→ **Exercise details**
Exact copies are required of the lines from the line containing "How far do (x=71, y=27)" through the final line of the listing, both included, and of no other lines.

→ **Record extracts**
※
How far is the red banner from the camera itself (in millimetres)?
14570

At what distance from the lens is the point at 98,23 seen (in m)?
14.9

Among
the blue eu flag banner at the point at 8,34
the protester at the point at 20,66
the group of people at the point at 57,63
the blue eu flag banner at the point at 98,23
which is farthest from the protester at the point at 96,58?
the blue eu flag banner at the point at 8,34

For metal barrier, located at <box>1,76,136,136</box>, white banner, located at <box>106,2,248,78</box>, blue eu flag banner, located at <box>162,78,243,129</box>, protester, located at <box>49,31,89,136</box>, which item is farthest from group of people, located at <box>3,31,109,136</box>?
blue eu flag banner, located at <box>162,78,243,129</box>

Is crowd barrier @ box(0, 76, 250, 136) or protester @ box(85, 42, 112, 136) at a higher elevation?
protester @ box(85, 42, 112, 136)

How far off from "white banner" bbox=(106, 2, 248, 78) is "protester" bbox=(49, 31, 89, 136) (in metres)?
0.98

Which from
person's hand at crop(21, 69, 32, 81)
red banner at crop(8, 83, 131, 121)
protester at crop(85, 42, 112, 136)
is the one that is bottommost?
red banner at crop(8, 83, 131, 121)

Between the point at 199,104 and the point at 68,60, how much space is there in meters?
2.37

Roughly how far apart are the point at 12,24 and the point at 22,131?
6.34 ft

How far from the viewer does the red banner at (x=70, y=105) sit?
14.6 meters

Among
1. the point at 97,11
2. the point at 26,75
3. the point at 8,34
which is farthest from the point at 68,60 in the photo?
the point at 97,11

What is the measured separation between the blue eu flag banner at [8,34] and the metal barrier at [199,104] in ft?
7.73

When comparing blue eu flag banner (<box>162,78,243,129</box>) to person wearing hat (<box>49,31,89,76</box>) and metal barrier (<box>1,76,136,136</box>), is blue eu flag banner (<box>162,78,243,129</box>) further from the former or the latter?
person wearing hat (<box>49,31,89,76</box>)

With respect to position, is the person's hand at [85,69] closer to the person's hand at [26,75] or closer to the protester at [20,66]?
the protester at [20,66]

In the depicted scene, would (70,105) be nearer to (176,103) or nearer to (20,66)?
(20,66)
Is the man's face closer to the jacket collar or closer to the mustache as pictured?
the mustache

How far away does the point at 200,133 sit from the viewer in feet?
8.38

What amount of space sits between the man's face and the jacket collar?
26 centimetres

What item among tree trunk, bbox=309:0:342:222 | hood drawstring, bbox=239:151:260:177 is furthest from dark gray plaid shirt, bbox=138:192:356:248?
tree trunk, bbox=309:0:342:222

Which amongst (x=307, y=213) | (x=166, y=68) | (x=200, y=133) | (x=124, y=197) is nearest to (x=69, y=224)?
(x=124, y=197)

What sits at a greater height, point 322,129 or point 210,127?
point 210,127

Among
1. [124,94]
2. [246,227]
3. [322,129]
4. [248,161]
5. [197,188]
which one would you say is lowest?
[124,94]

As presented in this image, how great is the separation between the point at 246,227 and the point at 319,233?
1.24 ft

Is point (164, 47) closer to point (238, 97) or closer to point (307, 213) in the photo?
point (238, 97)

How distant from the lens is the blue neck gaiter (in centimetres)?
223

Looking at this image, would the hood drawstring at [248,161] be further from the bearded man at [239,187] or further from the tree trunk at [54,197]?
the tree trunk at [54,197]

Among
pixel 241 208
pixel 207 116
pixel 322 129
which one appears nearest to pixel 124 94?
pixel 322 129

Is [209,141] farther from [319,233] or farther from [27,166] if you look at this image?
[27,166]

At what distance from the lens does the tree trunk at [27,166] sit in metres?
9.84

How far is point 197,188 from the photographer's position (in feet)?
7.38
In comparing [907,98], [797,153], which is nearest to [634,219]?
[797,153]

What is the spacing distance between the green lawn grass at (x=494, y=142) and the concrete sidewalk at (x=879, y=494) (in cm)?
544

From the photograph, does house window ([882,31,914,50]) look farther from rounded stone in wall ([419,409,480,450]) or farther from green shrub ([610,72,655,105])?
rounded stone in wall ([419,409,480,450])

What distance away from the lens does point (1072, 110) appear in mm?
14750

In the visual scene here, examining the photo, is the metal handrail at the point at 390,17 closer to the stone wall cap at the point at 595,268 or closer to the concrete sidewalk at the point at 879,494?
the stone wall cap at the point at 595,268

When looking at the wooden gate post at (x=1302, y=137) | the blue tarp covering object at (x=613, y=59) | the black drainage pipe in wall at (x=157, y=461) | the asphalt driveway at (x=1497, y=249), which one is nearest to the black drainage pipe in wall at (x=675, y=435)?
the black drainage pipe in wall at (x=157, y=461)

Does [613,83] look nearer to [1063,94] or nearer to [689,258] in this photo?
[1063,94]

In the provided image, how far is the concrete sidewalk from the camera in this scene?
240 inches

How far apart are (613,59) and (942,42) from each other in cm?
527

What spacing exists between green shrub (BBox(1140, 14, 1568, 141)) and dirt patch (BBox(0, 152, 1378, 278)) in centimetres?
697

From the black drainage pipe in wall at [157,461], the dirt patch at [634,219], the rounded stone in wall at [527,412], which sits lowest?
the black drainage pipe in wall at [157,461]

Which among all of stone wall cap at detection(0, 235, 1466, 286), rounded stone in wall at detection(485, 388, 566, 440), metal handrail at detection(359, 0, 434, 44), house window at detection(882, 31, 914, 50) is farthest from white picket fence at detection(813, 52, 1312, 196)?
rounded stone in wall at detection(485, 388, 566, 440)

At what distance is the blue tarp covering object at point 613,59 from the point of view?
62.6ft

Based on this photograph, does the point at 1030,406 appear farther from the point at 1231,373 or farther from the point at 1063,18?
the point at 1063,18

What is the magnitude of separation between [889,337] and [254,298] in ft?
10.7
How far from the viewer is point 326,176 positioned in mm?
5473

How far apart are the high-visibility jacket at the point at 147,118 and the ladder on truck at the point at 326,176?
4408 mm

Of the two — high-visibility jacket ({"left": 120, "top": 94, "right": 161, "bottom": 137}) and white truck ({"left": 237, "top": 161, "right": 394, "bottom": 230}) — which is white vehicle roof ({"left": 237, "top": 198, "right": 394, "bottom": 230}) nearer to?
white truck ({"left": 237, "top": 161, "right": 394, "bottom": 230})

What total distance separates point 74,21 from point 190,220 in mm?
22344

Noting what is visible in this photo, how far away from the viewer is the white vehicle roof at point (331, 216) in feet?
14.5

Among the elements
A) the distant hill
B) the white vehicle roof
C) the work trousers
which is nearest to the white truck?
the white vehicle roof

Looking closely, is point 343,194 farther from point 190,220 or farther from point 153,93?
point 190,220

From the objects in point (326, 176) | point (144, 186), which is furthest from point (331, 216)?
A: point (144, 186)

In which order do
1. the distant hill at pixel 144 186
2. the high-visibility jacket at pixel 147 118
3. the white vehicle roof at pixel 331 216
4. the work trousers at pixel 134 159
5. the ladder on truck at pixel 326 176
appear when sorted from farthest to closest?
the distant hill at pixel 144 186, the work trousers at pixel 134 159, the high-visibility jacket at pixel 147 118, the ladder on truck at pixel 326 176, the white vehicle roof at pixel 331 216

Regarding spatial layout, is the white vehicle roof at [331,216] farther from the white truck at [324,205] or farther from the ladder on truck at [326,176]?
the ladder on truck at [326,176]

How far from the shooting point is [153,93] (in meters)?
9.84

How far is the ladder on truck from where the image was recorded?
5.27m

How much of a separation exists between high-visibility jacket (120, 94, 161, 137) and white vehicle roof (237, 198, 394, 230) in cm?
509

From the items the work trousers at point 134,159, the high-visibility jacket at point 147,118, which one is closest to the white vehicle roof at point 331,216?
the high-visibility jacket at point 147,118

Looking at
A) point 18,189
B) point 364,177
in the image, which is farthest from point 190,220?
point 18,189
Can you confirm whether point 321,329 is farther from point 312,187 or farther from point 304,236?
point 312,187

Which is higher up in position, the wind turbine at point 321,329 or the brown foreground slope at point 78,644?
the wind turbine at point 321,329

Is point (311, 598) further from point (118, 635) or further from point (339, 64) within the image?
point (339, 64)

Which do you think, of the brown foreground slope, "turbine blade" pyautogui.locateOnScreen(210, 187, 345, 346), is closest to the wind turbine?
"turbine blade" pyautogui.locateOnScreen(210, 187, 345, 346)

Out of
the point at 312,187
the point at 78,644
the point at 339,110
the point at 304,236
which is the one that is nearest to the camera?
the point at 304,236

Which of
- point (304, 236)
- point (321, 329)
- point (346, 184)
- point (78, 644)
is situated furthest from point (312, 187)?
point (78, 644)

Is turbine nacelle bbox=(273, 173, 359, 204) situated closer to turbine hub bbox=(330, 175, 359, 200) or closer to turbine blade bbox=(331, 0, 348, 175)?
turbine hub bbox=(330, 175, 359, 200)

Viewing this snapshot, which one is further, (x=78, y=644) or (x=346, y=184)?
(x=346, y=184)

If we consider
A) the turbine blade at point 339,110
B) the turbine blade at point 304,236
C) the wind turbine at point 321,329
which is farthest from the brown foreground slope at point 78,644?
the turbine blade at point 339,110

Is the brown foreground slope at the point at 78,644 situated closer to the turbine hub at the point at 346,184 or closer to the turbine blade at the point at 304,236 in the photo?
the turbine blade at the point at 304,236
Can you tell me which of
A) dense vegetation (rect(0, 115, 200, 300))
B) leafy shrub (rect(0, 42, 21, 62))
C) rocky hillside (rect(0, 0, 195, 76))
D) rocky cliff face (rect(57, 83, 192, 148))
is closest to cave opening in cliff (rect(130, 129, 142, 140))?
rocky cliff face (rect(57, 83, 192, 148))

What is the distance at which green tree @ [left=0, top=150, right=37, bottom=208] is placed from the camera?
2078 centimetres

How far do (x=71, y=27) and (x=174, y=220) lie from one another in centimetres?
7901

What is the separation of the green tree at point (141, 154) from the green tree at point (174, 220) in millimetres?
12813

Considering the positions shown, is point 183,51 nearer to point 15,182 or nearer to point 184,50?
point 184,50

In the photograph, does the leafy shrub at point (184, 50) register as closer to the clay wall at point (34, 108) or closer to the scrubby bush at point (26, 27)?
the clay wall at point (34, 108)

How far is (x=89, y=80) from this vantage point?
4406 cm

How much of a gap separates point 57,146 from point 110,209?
※
→ **Full solution**
How far do (x=71, y=27) and (x=174, y=220) lie from one another in centimetres?
7901

What is the separation of the green tree at point (141, 154) from the green tree at point (174, 220) in millimetres?
12813

Considering the positions shown, is point 183,51 nearer to point 15,182 or nearer to point 184,50?
point 184,50

In the photograph, does the leafy shrub at point (184, 50) register as closer to the clay wall at point (34, 108) or closer to the scrubby bush at point (26, 27)?
the clay wall at point (34, 108)

How far is (x=89, y=80) from this vantage point?
4406 cm

How much of a gap separates point 57,146 from point 110,209?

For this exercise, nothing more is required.